(Pictures with short captions)
BEGIN

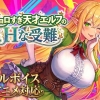 d 758663pl 1 100x100 - 【アニメ・フルボイス対応！】チョロすぎ天才エルフのHな受難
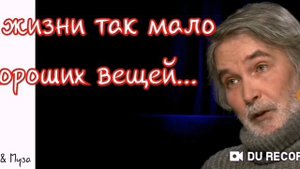 В жизни так мало приятных вещей--ОРЛУША--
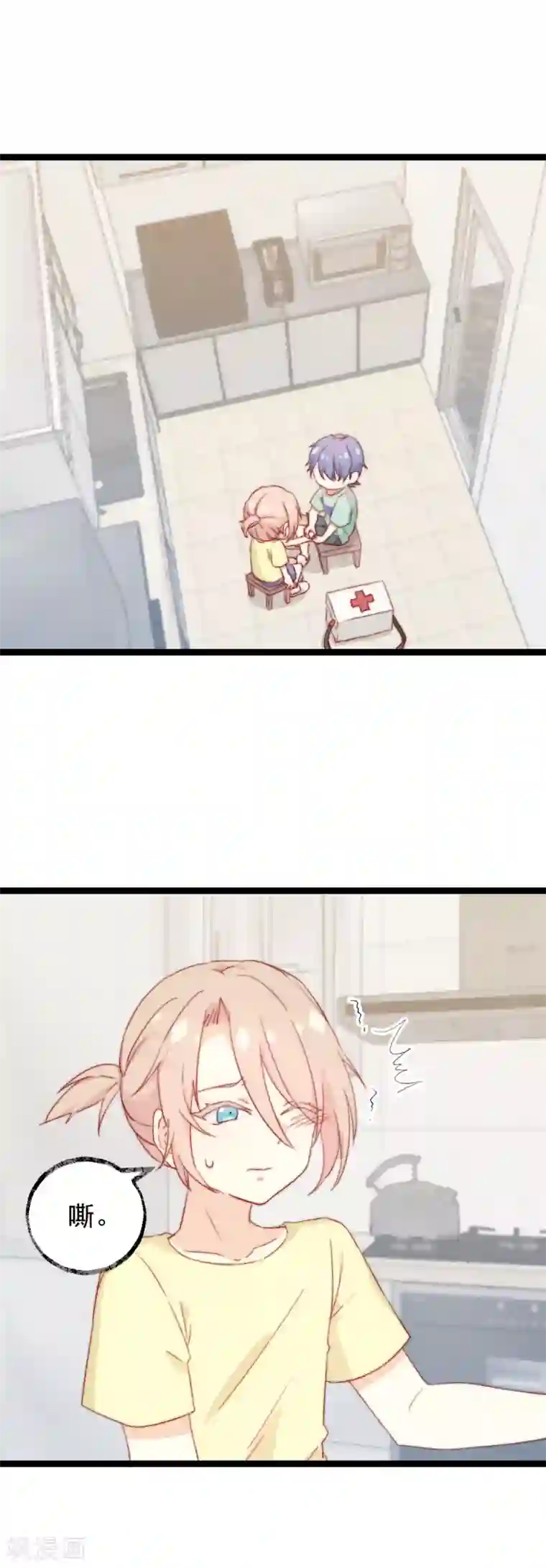 同居公式第39话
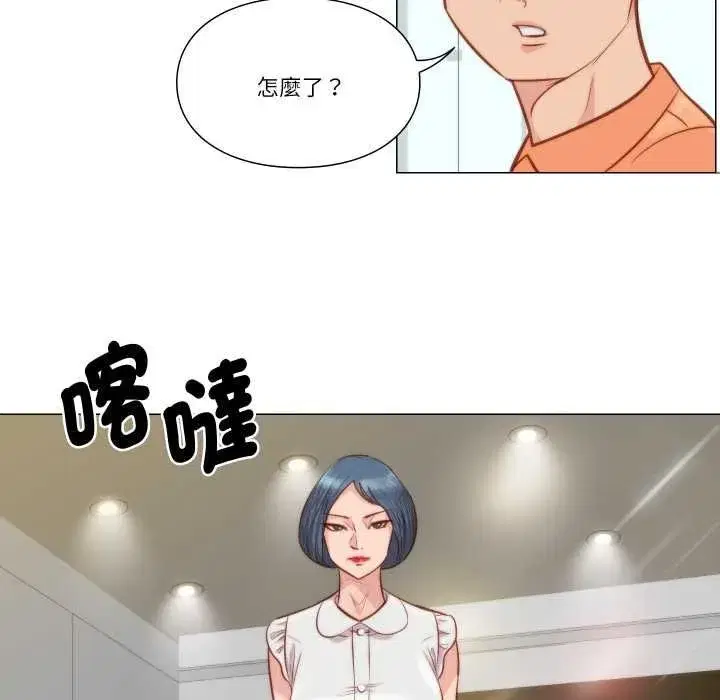 第17話 - 第53页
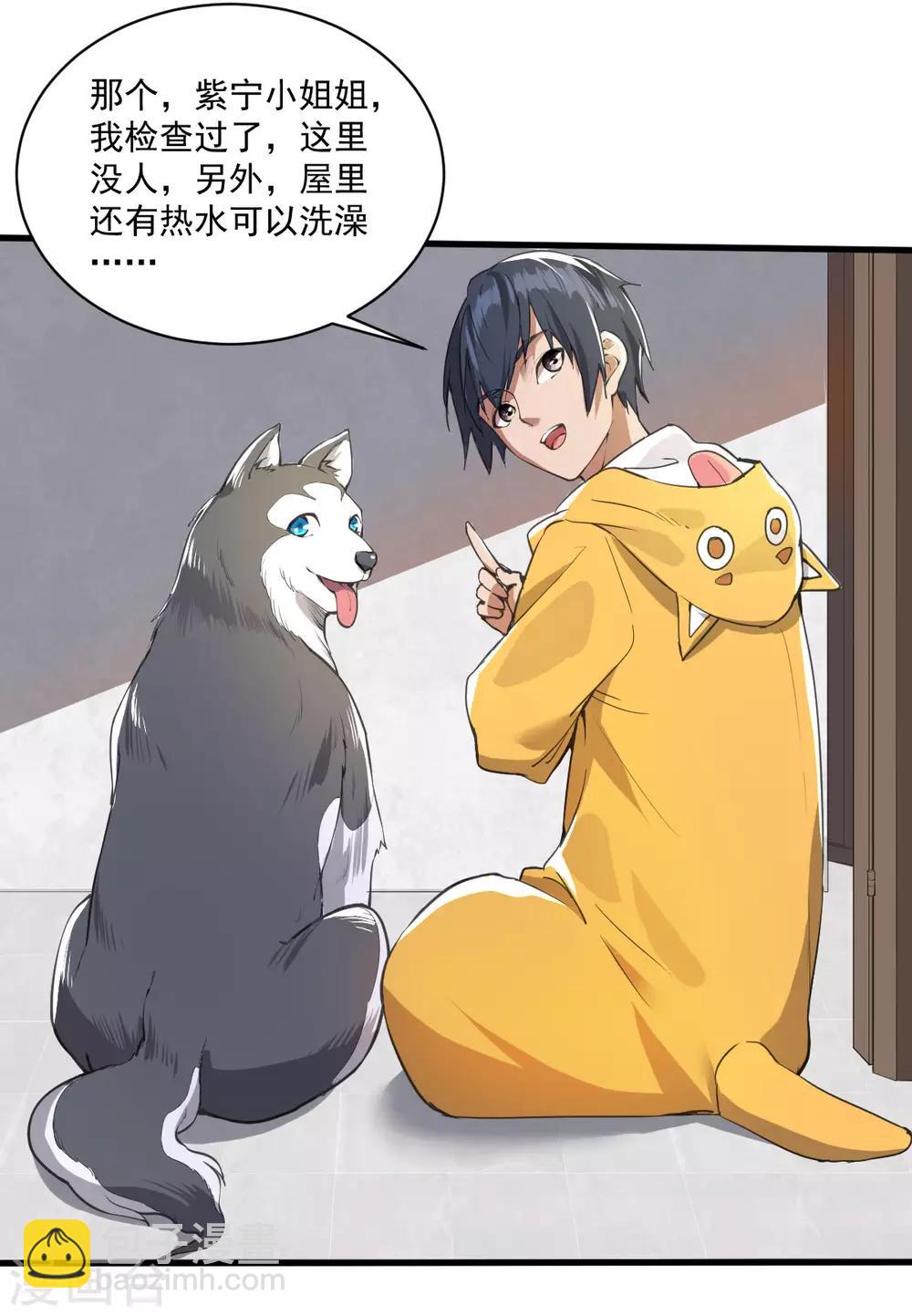 第16话 一起洗澡？-第17话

END

* [WHAT TO DO]:
Please reproduce the lines above from the one containing "В жизни так" through the final line, exactly and inclusively, leaving out each picture.

* [RESPONSE AREA]:
 В жизни так мало приятных вещей--ОРЛУША--
 同居公式第39话
 第17話 - 第53页
 第16话 一起洗澡？-第17话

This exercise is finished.